▸ Excerpt from a dataset:
==*==

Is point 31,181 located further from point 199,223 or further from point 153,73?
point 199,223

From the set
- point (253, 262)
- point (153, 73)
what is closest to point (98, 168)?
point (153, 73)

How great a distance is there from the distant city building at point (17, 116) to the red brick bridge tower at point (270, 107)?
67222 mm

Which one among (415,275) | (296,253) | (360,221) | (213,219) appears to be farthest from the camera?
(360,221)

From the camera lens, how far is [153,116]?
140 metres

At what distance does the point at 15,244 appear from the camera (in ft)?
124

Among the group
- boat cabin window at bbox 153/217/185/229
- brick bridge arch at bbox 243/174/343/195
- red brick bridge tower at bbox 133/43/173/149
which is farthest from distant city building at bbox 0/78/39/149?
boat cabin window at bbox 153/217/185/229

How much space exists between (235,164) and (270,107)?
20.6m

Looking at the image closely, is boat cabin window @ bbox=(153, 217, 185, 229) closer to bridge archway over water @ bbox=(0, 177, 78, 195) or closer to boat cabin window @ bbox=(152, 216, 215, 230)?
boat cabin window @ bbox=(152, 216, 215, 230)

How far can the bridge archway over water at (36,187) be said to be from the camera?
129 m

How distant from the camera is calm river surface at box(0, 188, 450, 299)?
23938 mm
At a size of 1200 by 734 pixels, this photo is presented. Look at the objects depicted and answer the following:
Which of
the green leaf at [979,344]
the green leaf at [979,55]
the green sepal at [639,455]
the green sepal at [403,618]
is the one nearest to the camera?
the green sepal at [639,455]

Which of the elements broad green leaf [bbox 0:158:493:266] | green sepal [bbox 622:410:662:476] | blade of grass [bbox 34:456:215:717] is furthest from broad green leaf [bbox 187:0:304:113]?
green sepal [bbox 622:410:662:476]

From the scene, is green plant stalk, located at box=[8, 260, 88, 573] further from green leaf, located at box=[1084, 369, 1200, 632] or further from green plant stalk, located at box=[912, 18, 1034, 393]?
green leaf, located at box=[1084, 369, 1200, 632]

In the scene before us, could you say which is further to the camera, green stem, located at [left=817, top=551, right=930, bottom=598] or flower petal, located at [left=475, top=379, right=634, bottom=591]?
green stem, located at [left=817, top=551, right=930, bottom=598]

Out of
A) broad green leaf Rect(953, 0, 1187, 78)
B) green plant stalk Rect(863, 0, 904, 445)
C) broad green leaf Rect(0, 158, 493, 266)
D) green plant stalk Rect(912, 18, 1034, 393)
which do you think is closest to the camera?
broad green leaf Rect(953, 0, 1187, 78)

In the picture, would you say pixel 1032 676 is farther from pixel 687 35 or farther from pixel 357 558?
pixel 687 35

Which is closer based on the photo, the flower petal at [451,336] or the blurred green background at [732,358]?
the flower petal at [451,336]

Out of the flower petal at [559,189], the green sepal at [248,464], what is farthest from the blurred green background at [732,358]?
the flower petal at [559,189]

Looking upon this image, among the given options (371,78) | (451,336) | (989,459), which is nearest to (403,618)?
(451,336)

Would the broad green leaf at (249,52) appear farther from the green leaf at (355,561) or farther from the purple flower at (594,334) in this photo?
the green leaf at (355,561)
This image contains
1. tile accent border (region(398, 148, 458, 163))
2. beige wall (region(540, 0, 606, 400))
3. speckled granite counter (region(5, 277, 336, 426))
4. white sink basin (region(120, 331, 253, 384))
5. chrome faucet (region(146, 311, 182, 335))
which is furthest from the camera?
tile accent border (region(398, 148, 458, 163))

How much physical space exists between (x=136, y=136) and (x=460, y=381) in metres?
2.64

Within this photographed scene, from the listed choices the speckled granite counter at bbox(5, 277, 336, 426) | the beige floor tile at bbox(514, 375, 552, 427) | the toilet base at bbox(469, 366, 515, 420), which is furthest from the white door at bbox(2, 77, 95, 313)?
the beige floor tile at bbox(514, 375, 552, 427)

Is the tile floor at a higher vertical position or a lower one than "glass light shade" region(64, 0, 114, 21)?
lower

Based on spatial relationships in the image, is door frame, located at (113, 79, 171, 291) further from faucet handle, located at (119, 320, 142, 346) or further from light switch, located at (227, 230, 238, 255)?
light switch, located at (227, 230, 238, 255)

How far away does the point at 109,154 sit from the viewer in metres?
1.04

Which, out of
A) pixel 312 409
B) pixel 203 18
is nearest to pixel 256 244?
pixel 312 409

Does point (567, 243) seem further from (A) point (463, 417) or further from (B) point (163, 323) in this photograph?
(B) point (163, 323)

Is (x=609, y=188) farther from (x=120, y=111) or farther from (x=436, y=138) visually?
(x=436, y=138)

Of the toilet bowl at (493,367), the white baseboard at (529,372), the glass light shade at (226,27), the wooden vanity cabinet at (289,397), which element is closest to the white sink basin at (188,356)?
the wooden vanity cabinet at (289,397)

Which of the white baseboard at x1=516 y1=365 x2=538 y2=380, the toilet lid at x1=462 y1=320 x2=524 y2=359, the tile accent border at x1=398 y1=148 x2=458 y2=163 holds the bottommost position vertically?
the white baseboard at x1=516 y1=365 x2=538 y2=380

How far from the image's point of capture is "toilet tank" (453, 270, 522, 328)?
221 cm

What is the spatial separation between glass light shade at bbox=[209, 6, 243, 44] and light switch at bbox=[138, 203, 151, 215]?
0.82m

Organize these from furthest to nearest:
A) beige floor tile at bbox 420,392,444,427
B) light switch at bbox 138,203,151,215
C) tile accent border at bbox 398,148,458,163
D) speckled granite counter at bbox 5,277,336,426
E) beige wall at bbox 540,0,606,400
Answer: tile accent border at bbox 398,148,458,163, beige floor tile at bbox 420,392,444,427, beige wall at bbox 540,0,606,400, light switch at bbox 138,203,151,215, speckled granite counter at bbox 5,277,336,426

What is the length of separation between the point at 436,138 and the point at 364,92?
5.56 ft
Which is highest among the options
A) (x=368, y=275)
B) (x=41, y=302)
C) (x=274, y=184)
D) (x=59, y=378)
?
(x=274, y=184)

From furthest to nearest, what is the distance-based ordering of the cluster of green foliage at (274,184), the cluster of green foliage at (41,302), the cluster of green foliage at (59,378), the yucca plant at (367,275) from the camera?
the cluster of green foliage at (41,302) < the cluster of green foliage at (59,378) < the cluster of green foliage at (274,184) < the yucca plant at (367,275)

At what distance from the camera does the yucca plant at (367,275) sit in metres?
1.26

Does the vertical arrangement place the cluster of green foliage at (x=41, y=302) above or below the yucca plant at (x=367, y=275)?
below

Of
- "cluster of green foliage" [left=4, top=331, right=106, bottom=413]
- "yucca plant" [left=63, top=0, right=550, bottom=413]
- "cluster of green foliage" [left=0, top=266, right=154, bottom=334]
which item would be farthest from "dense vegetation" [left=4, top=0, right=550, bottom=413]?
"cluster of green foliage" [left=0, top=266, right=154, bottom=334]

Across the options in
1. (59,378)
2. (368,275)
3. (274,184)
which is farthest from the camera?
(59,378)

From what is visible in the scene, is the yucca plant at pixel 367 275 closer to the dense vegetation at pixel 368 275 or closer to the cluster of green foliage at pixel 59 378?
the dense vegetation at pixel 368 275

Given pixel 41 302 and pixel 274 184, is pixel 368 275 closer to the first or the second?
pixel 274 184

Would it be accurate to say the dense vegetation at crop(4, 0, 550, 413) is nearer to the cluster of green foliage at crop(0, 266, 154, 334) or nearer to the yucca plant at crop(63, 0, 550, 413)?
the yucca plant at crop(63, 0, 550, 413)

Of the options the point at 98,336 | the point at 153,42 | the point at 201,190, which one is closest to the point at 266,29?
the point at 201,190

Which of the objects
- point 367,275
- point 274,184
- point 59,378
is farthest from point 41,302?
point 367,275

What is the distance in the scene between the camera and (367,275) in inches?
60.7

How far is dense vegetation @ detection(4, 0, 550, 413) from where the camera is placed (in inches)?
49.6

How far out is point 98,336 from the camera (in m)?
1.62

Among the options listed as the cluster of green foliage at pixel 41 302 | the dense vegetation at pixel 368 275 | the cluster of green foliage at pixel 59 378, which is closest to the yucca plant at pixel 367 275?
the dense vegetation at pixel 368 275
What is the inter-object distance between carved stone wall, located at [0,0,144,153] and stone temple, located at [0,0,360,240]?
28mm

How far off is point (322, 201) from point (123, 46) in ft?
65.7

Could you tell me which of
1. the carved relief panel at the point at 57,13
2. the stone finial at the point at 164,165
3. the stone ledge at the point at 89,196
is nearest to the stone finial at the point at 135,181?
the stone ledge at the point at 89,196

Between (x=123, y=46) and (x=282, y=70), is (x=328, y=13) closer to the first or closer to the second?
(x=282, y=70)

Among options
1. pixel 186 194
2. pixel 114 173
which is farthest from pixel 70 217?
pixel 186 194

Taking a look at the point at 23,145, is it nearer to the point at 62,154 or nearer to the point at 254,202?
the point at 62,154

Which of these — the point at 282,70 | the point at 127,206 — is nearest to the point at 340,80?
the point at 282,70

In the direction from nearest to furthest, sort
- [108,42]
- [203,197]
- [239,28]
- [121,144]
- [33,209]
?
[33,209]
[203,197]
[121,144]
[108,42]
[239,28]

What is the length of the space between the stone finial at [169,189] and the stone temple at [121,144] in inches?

==*==

Give back, unchanged, every line from the one with "Among the options listed" to the end of the entries above.

Among the options listed as the cluster of green foliage at pixel 41 302 | the dense vegetation at pixel 368 275 | the cluster of green foliage at pixel 59 378, which is closest to the yucca plant at pixel 367 275?
the dense vegetation at pixel 368 275
What is the inter-object distance between carved stone wall, located at [0,0,144,153] and stone temple, located at [0,0,360,240]?
28mm

How far off is point (322, 201) from point (123, 46) in ft?
65.7

Could you tell me which of
1. the carved relief panel at the point at 57,13
2. the stone finial at the point at 164,165
3. the stone ledge at the point at 89,196
is nearest to the stone finial at the point at 135,181?
the stone ledge at the point at 89,196

Between (x=123, y=46) and (x=282, y=70), is (x=328, y=13) closer to the first or closer to the second?
(x=282, y=70)

Among options
1. pixel 186 194
2. pixel 114 173
which is farthest from pixel 70 217?
pixel 186 194

Taking a look at the point at 23,145, is it nearer to the point at 62,154 or nearer to the point at 254,202?
the point at 62,154

Which of these — the point at 282,70 | the point at 127,206 — is nearest to the point at 340,80?
the point at 282,70

In the direction from nearest to furthest, sort
- [108,42]
- [203,197]
- [239,28]
- [121,144]
- [33,209]
?
[33,209]
[203,197]
[121,144]
[108,42]
[239,28]

What is the length of the space between the stone finial at [169,189] and the stone temple at [121,144] in inches?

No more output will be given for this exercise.